Species Spotlight: Striped Bass

The striped bass, also known as rockfish or striper, is considered one of the finest gamefish on the Atlantic coast. They range from Florida to Canada and can live approximately 30 years. The South Carolina state record is a hefty 63 pounds, while the official world record is nearly 82 pounds. The species was named as the official state fish in 1972 and may be found in every South Carolina river system and in several of the state’s large reservoirs.

Striped bass are river resident fish in South Carolina, meaning they reside within the river throughout their entire life. They migrate within the river for feeding, spawning and to locate preferred water temperatures and habitat. Females ascend the rivers and spawn annually, usually in April-May, after reaching maturity at around age six when the fish is typically 26 inches. A mature female is capable of producing as many as three million eggs, which hatch approximately two days after spawning.

In South Carolina, it was discovered that the original 1943 Santee River diversion project had dam-locked a population of striped bass in Lakes Marion and Moultrie. The fish required a food source in order to survive so Santee Cooper started opening their Pinopolis Lock on the Cooper River to allow migrating American shad and blueback herring to enter the lakes. The locking operations bolstered the striper population, which thrives today. When the Charleston District opened the Cooper River Rediversion Project at St.
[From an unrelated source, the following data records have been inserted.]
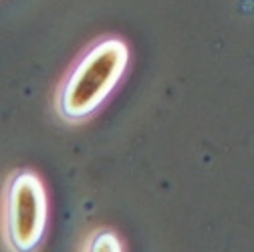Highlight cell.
<instances>
[{
    "label": "cell",
    "instance_id": "obj_1",
    "mask_svg": "<svg viewBox=\"0 0 254 252\" xmlns=\"http://www.w3.org/2000/svg\"><path fill=\"white\" fill-rule=\"evenodd\" d=\"M129 49L117 37L91 45L59 89V113L67 121H83L97 111L121 81Z\"/></svg>",
    "mask_w": 254,
    "mask_h": 252
},
{
    "label": "cell",
    "instance_id": "obj_2",
    "mask_svg": "<svg viewBox=\"0 0 254 252\" xmlns=\"http://www.w3.org/2000/svg\"><path fill=\"white\" fill-rule=\"evenodd\" d=\"M49 202L43 180L20 170L8 178L4 196V224L8 246L14 252H33L47 230Z\"/></svg>",
    "mask_w": 254,
    "mask_h": 252
},
{
    "label": "cell",
    "instance_id": "obj_3",
    "mask_svg": "<svg viewBox=\"0 0 254 252\" xmlns=\"http://www.w3.org/2000/svg\"><path fill=\"white\" fill-rule=\"evenodd\" d=\"M87 252H123V246L115 232L111 230H99L87 246Z\"/></svg>",
    "mask_w": 254,
    "mask_h": 252
}]
</instances>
Stephen in 1985, it included a fishlift that passes approximately 750,000 fish annually, including hundreds of striped bass, upstream into the lakes to spawn.

In the mid- to late-1960s, other states wanted to duplicate South Carolina’s very successful dam-locked populations in their own reservoirs. This required what is known as captive propagation, which is spawning and raising fish in tanks or ponds. Nearly all of the science behind captive propagation of striped bass was accomplished by pioneering South Carolina Department of Natural Resources biologists at the Moncks Corner Striped Bass Hatchery that was once located on the tailrace of the Cooper River. Now, all striped bass larvae production activities within the state occur on the CRRP property at the Jack D. Bayless Hatchery along the Rediversion Canal.

Many of the young striped bass are collected in the tailrace and intake canals of the CRRP during early spring. The female fish are normally still about two weeks from spawning naturally, so biologists inject females with a hormone to promote egg development. After the eggs have been produced and placed in specialized hatching jars, young hatchlings will swim up and out of the jars into larger tanks. At approximately five days old, they are transported to various hatcheries around the state to grow in rearing ponds. After about a month, the stripers have grown enough to be released into natural bodies of water. In an average year, more than four million young striped bass are released into South Carolina waters.

The general public is invited to visit the Cooper River Rediversion Project to take a tour of the Jack D. Bayless Hatchery and the CRRP Visitor Center next year during the spring spawning season (March 15th – April 15th). Biologists explain the process of fish propagation and visitors usually can see fish in tanks preparing to spawn and/or eggs waiting to hatch. In the CRRP Visitor Center, guests can witness one of nature’s wonders through the viewing windows with mature fish moving through the fishlift on their spawning migrations.